In another part of the economy, the performance of big corporations has in aggregate been mediocre since the 1980's. Yet.........
Top executive pay
At the end of October 2011, a report indicates that the total compensation of executives in the top UK companies (FTSE 100) increased by 49% for the year.
Sir Martin Sorrell, boss of a huge advertising company, vigorously defended the increases, arguing that they were worth it because of the great value they created and that they had to keep up with the "market".
Another commentator from the High Pay Unit commented that Sir Martin's comments indicated that he and his colleagues lived in a different world to the rest of the workforce, surrounded by privilege and cut off from the lives of their employees.
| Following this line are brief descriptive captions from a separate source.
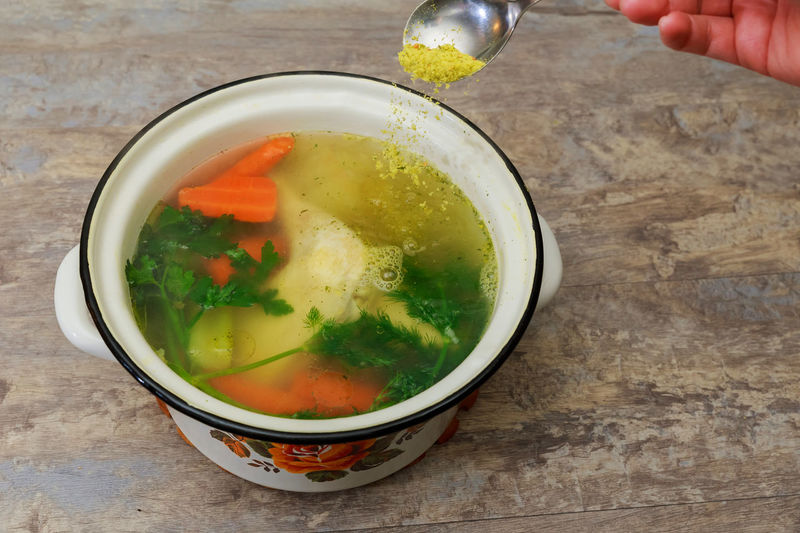 Cropped hand adding ingredient in soup bowl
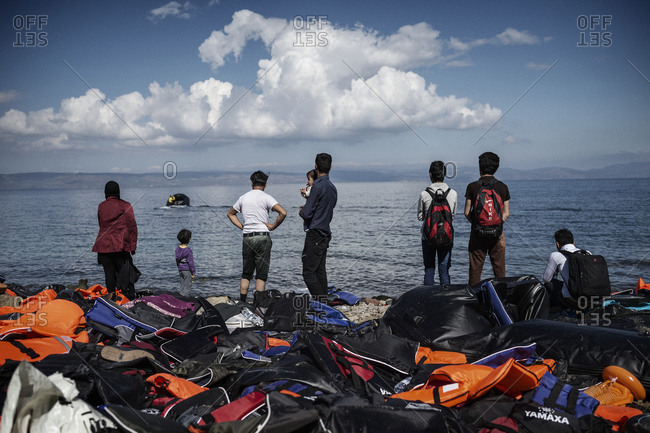 Lesbos, Greece - October 13, 2015: Refugees and migrants arriving on the Greek island of Lesbos after crossing the Aegean Sea from Turkey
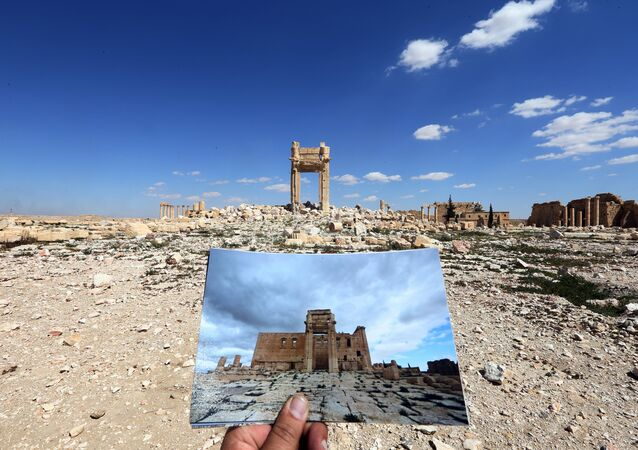 A general view taken on March 31, 2016 shows a photographer holding his picture of the Temple of Bel taken on March 14, 2014 in front of the remains of the historic temple after it was destroyed by Islamic State (IS) group jihadists in September 2015 in the ancient Syrian city of Palmyra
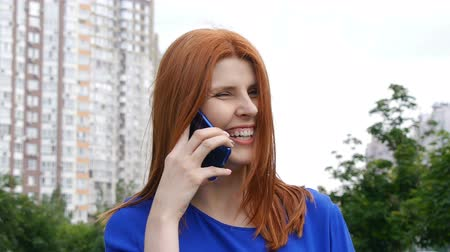 Young beautiful girl with red hair in the city talking on a mobile phone and smiles.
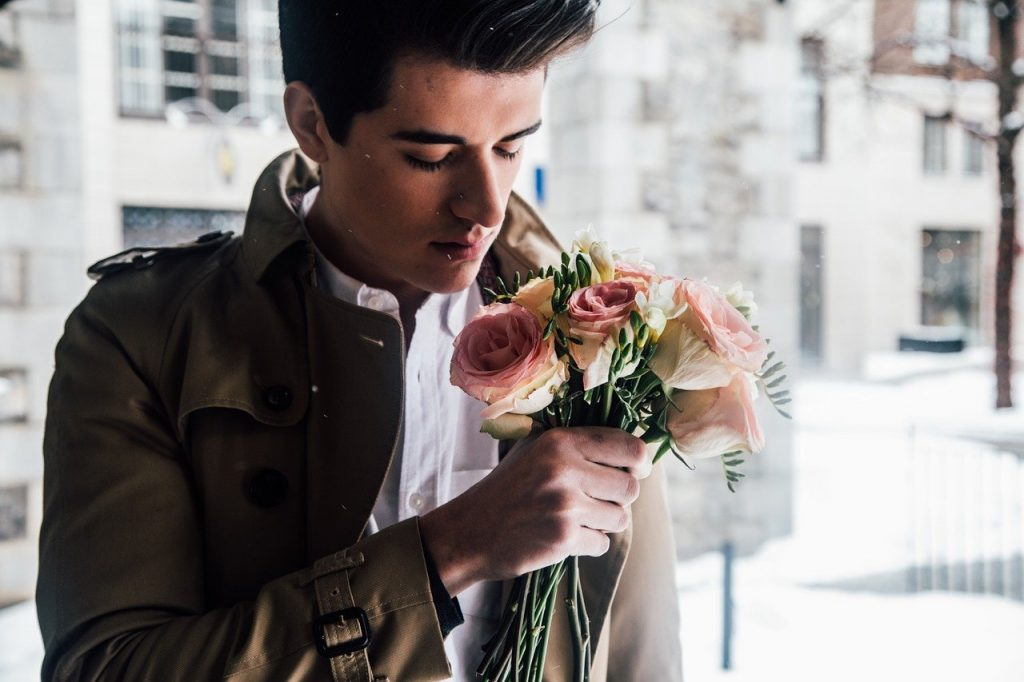 man with a brown coat and white shirt posing with a bouquet of roses near a window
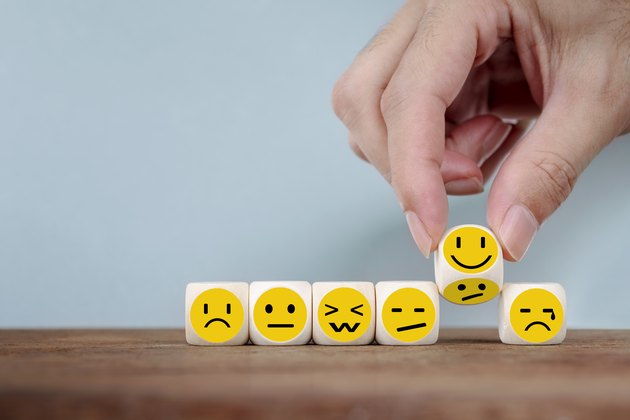 Hand Changing with smile emoticon icons face on Wooden Cube, hand flipping unhappy turning to happy symbol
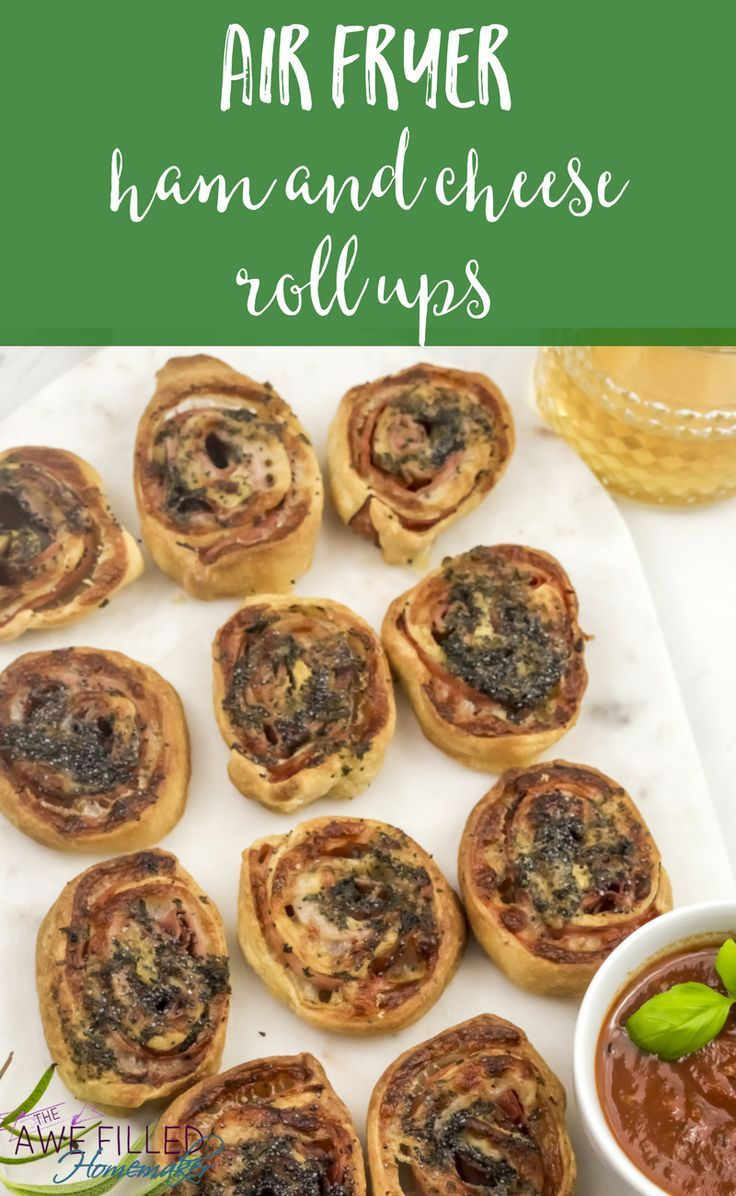 Looking for a delicious recipe for your New Years party, birthday party, or just for a snack? These Air Fryer Ham & Cheese Roll Ups are so good! #airfryer #appetizer #partyfood #ham #snacks via @AFHomemaker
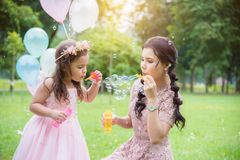 Girl blowing bubbles with her mother in park. Little girl blowing bubbles with her mother in park royalty free stock photo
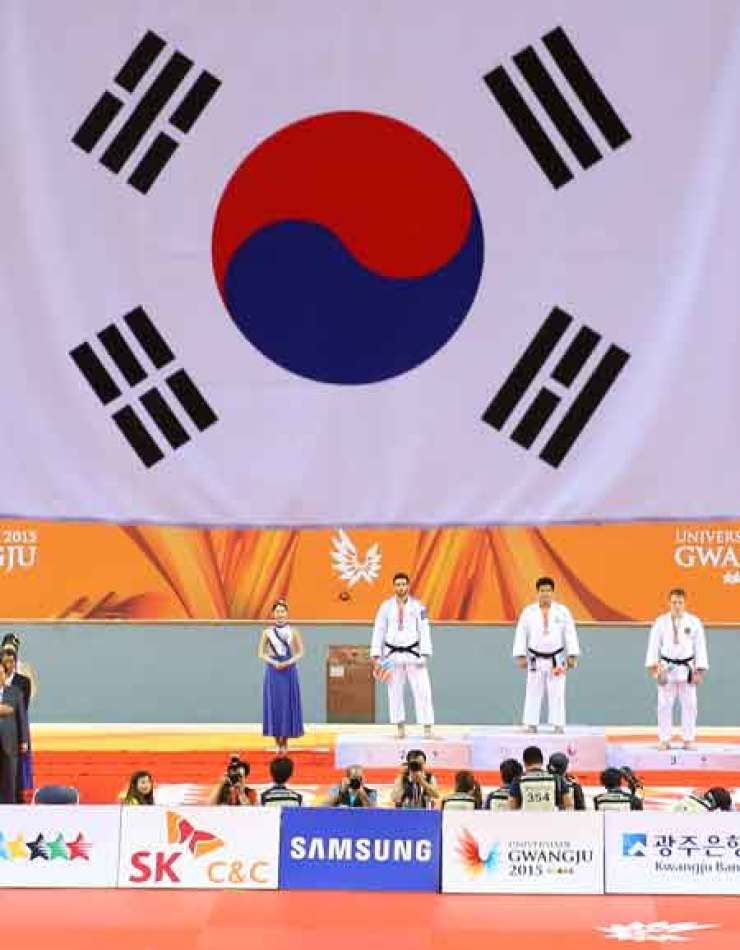 The Korean national flag is hoisted at the judo winners' ceremony as gold medalist Cho Gu-ham, second from right, stands on the podium at the Yeomju Bitgoeul Gymnasium in Gwangju, Saturday. / Yonhap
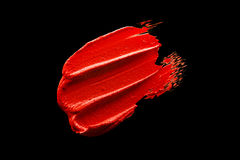 Red lipstick smudge. D on a black isolated background Stock Photo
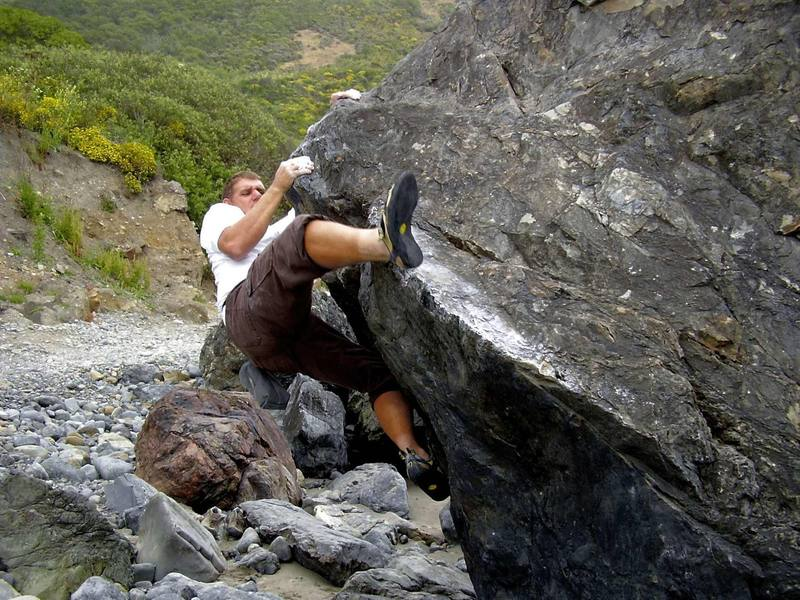 Unknown boulder, but has some nice routes ranging from v1 thru v5. A crash pad is needed in areas and a spotter is desirable as a spill even from 6' feet high will result in a nasty injury on the south side of the boulder.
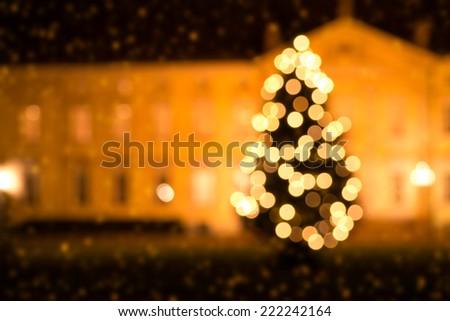 christmas tree and snow (bokeh effect) - stock photo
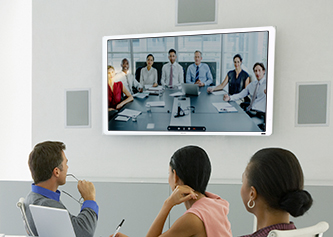 people in a meeting room on a video conference with another meeting room full of people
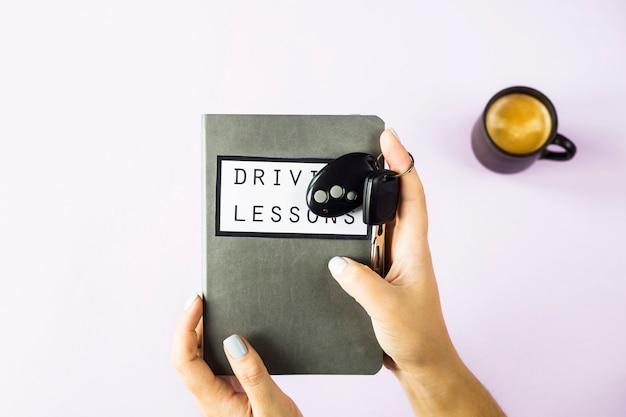 女性の手がレッスンを運転し、交通ルールと車のキーを勉強するためのトレーニング本を持っています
The UK situation is mirrored by that of the United States, where top executive pay has soared over the last 20 years, whilst the pay of the workforce in general has hardly increased in real terms for years.
In both countries, employees in both private and public sectors are facing pay cuts and increasing job insecurity.
We quite rightly hear outrage at the ways in which top bankers reward themselves, most recently using public bailout money to lend to governments whose finances were ruined by the banks in the first place - and then paying themselves huge bonuses for doing so.
But bankers are obviously not alone - it appears that top executives of big publicly quoted companies are a sort of mirror image of the investment banks, both being part of a tiny minority who live in wealth paradise whilst consigning others to employment hell.
So, what about top corporate executives? How are they paid? How does their pay relate to performance? Are they so valuable that they merit their riches? What sort of world do they inhabit?
Here are some views and data that might cast some light on the world of top CEO's. The data are from the UK FTSE100, up to 2007, but there is hard evidence that matters have since then become even more extreme in that top pay has roared ahead whilst economies crumble and the wider population suffer decreasing real pay and withdrawal of retirement rights.
And..... In the UK, most big companies are failing to invest for the future and are susceptible at any moment to takeover - from which top executives also benefit. It's big-time win-win for a few.
Are these people worth it?
Mindless rubbish about leadership.
Professor Rakesh Khurana of Harvard Business School wrote an article in the Harvard Business Review based on his research into the phenomenon of "Superstar" leaders. He found that at the very least the legends about them were overstated, and often that they created great damage. * He also commented on a popular culture that lionizes super-individuals and ignores the fact that most great achievements are the result of collective efforts.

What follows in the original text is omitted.